Ratkai and others counsel investors not to time the market solely on the basis of fund flows. "They offer a big lens to judge approximately if people are feeling bullish or bearish," he said. But other technical measures are pointing to near-term weakness, including the percentage of S&P 500 stocks trading above their 10-week moving average. Clay Allen, an adviser and provider of institutional research in Denver, tracks stocks' 10-week moving averages. When more than 80% are above their moving average, he considers the market overbought and poised to retrench. At recent levels, 94% of S&P 500 stocks are trading above their 10-week levels -- "it's off the charts, the highest levels since three years ago. "It's one thing to hope for a big breakout, and it's quite another thing to actually get one," Allen said.
No one has a crystal ball to divine what the latest inflows foretell, but Cassidy suggest investors pay close attention to the economy.

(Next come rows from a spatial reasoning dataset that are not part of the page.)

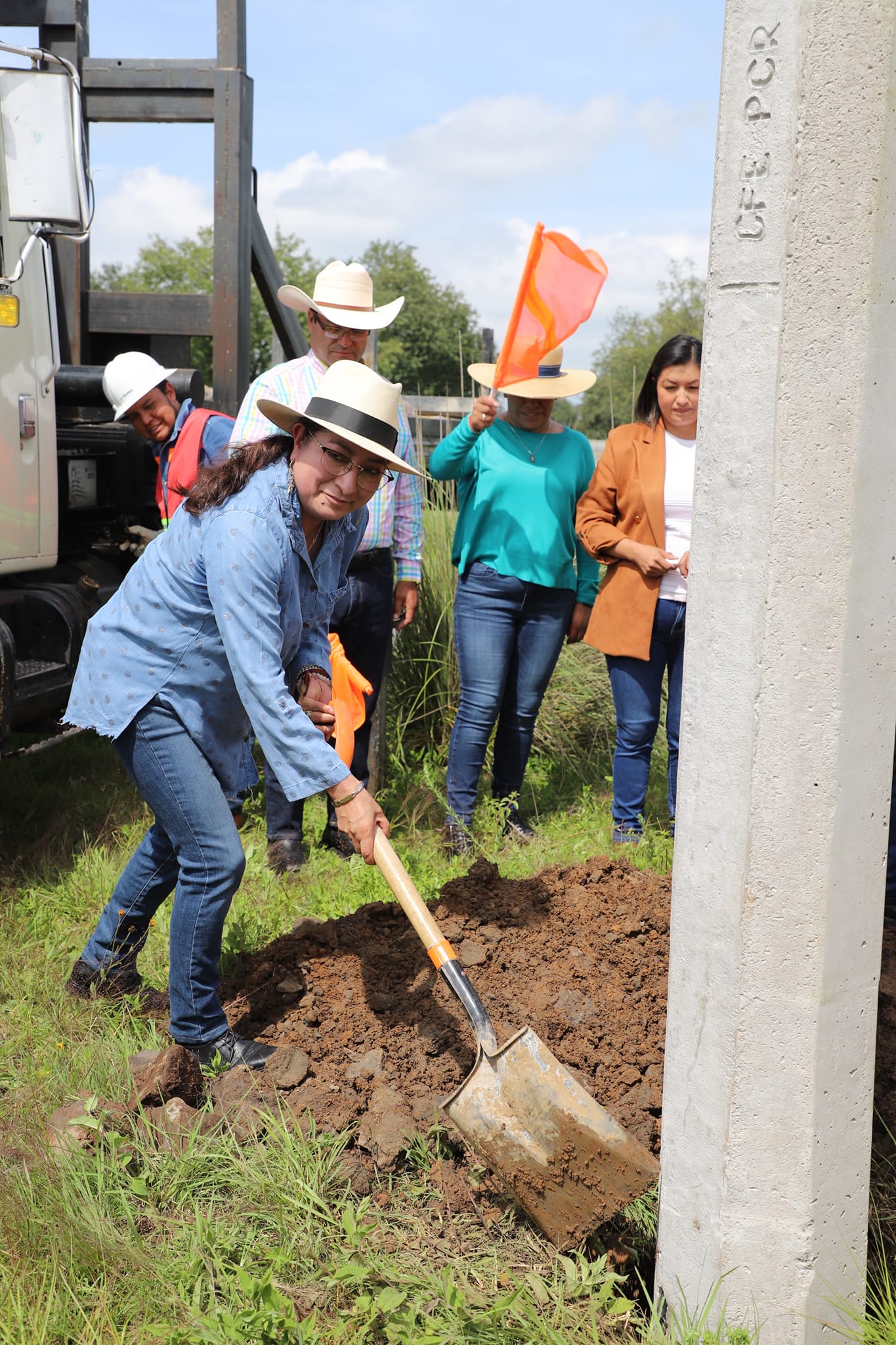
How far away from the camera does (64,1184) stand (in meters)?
2.55

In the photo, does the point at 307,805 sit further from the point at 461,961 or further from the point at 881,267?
the point at 881,267

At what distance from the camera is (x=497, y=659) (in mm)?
4789

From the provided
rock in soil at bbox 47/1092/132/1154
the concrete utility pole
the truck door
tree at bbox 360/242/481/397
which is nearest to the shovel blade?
the concrete utility pole

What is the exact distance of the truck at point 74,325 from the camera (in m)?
3.88

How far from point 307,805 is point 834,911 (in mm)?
3825

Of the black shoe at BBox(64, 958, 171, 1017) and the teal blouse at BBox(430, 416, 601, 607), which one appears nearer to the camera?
the black shoe at BBox(64, 958, 171, 1017)

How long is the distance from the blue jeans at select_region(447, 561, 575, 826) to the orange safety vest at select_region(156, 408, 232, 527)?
1223 millimetres

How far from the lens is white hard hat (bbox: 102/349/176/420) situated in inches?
190

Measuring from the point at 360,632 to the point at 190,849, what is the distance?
1.93 meters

If consumer confidence picks up and businesses increase capital spending, "growth funds should continue to outperform." However, if business investment lags, value funds should resume leadership. "As the last two years have taught us, investors should wait for more proof that capital spending is in fact in the midst of a rebound before again making the leap to growth," Lipper noted recently. Meantime, Cassidy said he expects to see smaller inflows in May. "April was a special case where you had wonderful news. But I have a hard time imagining it signals a return to a runaway bull market that will make you 20%."